● EXERCISE:
Leave the pictures out and repeat the rest of the data below exactly.

● ENTRIES PROVIDED:
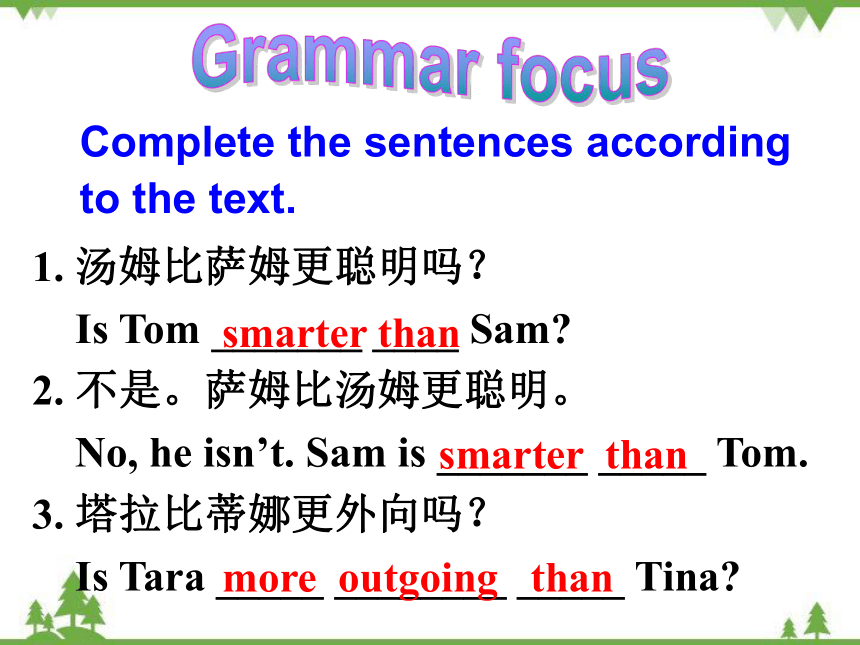 Grammar focus

Complete the sentences according to the text.

1. 汤姆比萨姆更聪明吗？

Is Tom smarter than Sam?

2. 不是。萨姆比汤姆更聪明。

No, he isn't. Sam is smarter than Tom.

3. 塔拉比蒂娜更外向吗？

Is Tara more outgoing than Tina?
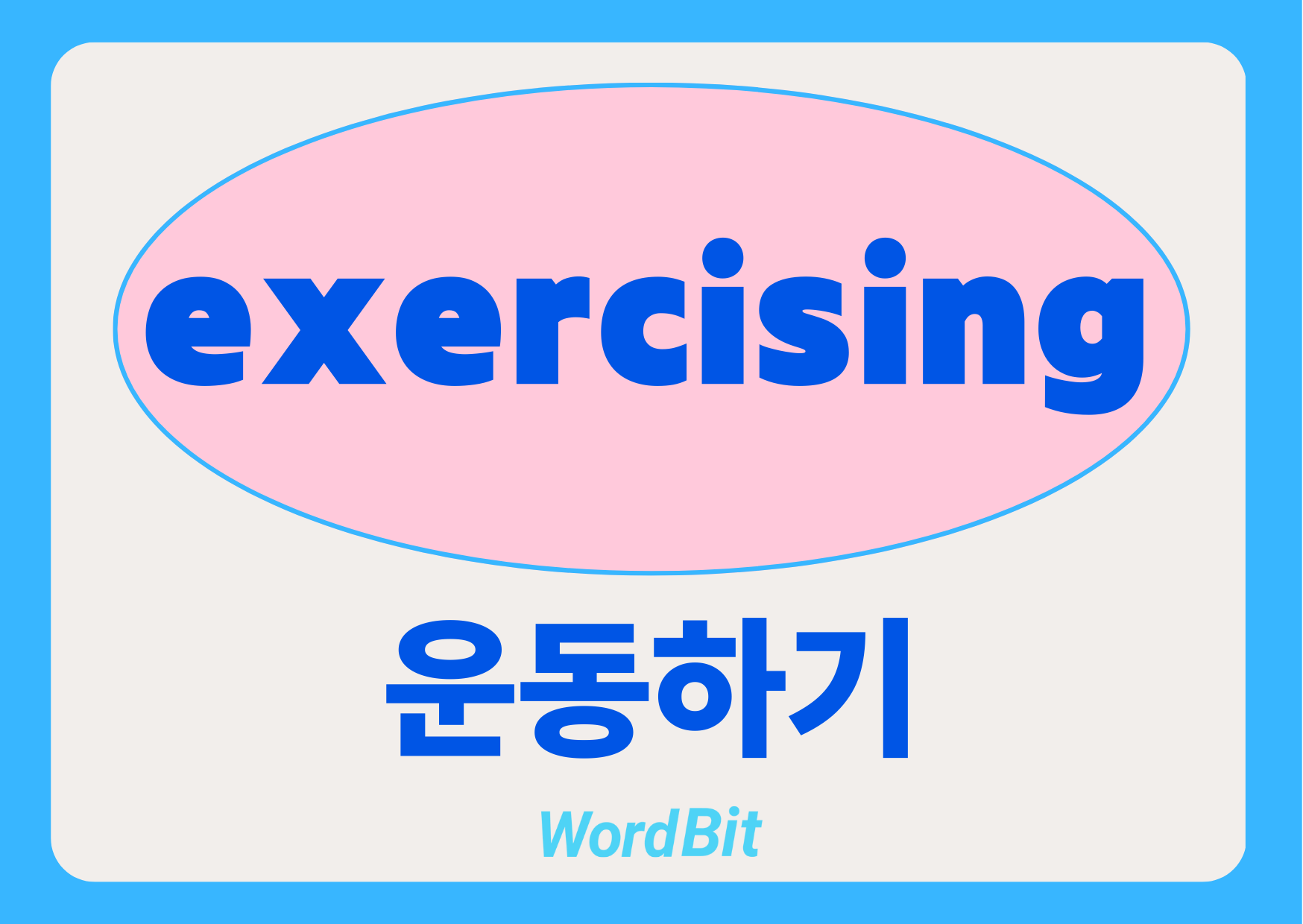 exercising

운동하기

WordBit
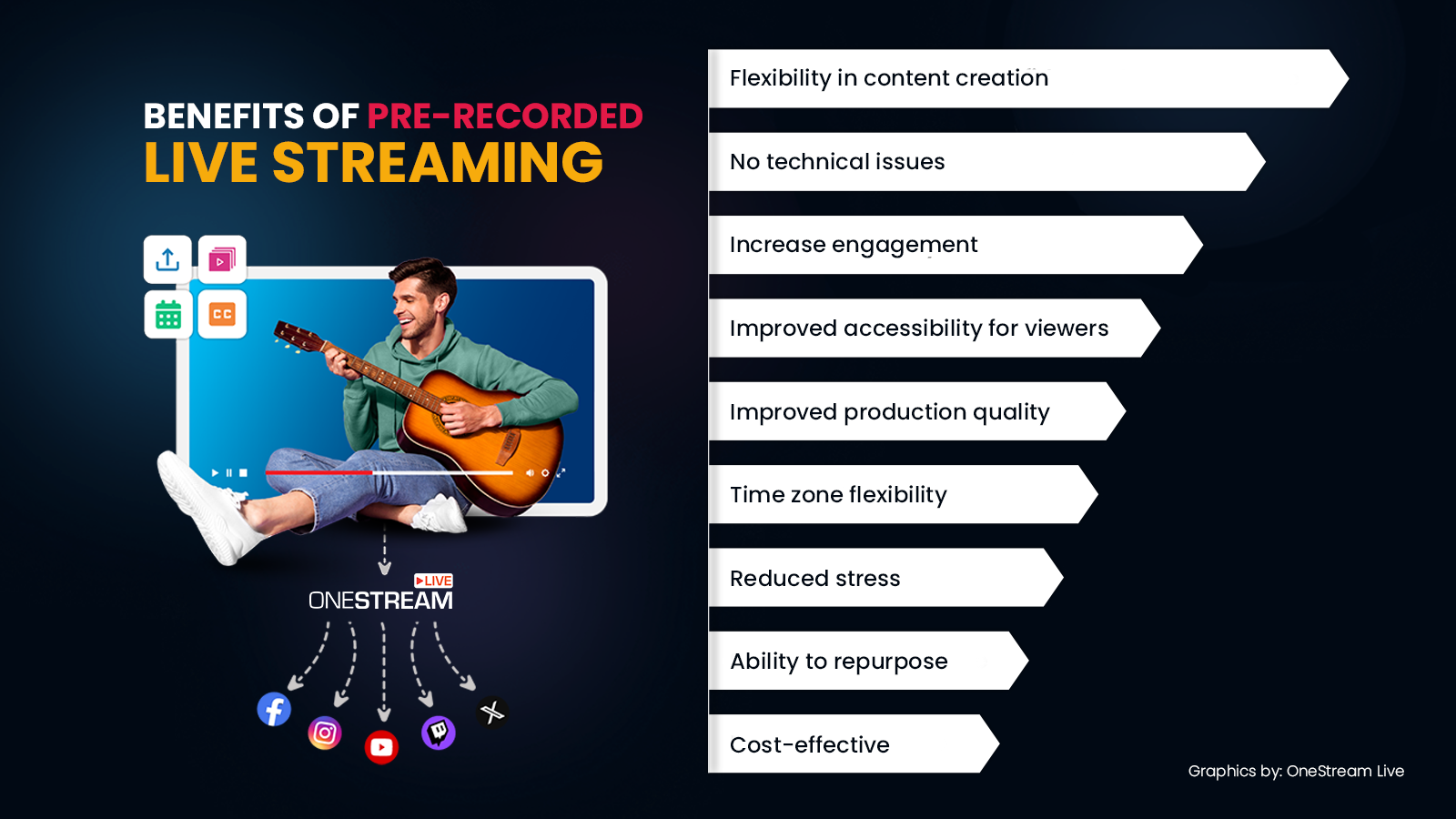 BENEFITS OF PRE-RECORDED
LIVE STREAMING

CC

LIVE
ONESTREAM

Flexibility in content creation

No technical issues

Increase engagement

Improved accessibility for viewers

Improved production quality

Time zone flexibility

Reduced stress

Ability to repurpose

Cost-effective

Graphics by: OneStream Live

● SOLUTION TO THIS TASK:
 Grammar focus

Complete the sentences according to the text.

1. 汤姆比萨姆更聪明吗？

Is Tom smarter than Sam?

2. 不是。萨姆比汤姆更聪明。

No, he isn't. Sam is smarter than Tom.

3. 塔拉比蒂娜更外向吗？

Is Tara more outgoing than Tina?
 exercising

운동하기

WordBit
 BENEFITS OF PRE-RECORDED
LIVE STREAMING

CC

LIVE
ONESTREAM

Flexibility in content creation

No technical issues

Increase engagement

Improved accessibility for viewers

Improved production quality

Time zone flexibility

Reduced stress

Ability to repurpose

Cost-effective

Graphics by: OneStream Live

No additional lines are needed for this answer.